• What to work on:
Convert every text line in the entries below into a JSON list of strings, one string per line, skipping blank lines. Leave the pictures out of the list.
start Data entries
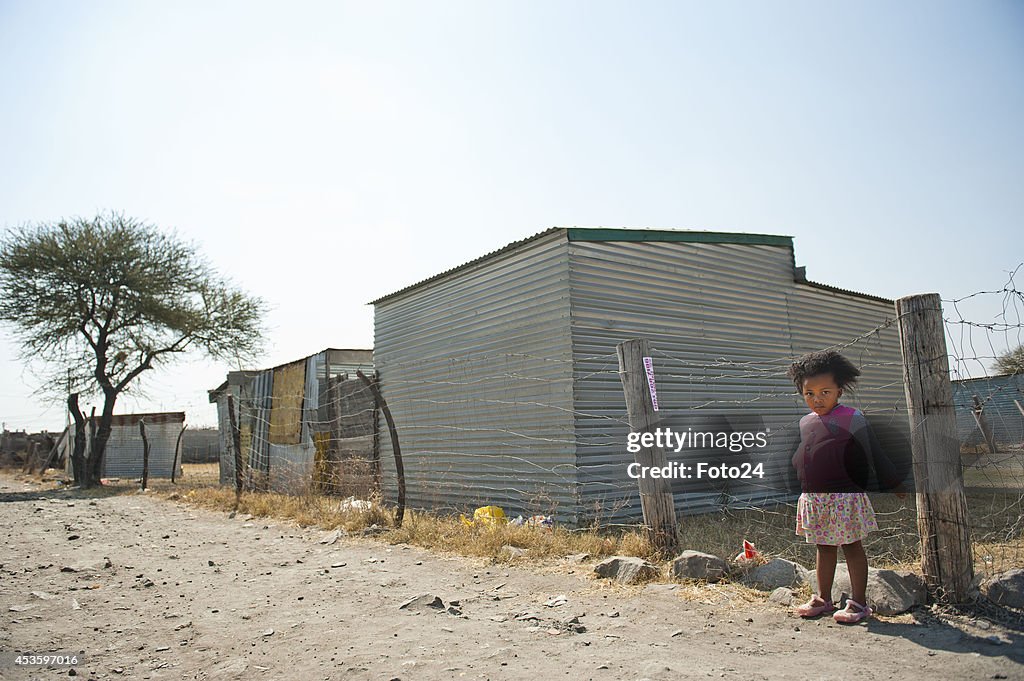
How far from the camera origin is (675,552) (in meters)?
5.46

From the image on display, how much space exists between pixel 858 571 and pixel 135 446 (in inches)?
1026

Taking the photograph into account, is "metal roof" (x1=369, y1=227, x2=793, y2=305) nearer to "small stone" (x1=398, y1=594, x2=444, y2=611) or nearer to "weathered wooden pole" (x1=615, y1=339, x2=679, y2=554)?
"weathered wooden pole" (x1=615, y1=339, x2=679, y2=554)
end Data entries
• Task output:
[
  "How far from the camera origin is (675,552) (in meters)?",
  "5.46",
  "From the image on display, how much space exists between pixel 858 571 and pixel 135 446 (in inches)?",
  "1026",
  "Taking the photograph into account, is \"metal roof\" (x1=369, y1=227, x2=793, y2=305) nearer to \"small stone\" (x1=398, y1=594, x2=444, y2=611) or nearer to \"weathered wooden pole\" (x1=615, y1=339, x2=679, y2=554)?",
  "\"weathered wooden pole\" (x1=615, y1=339, x2=679, y2=554)"
]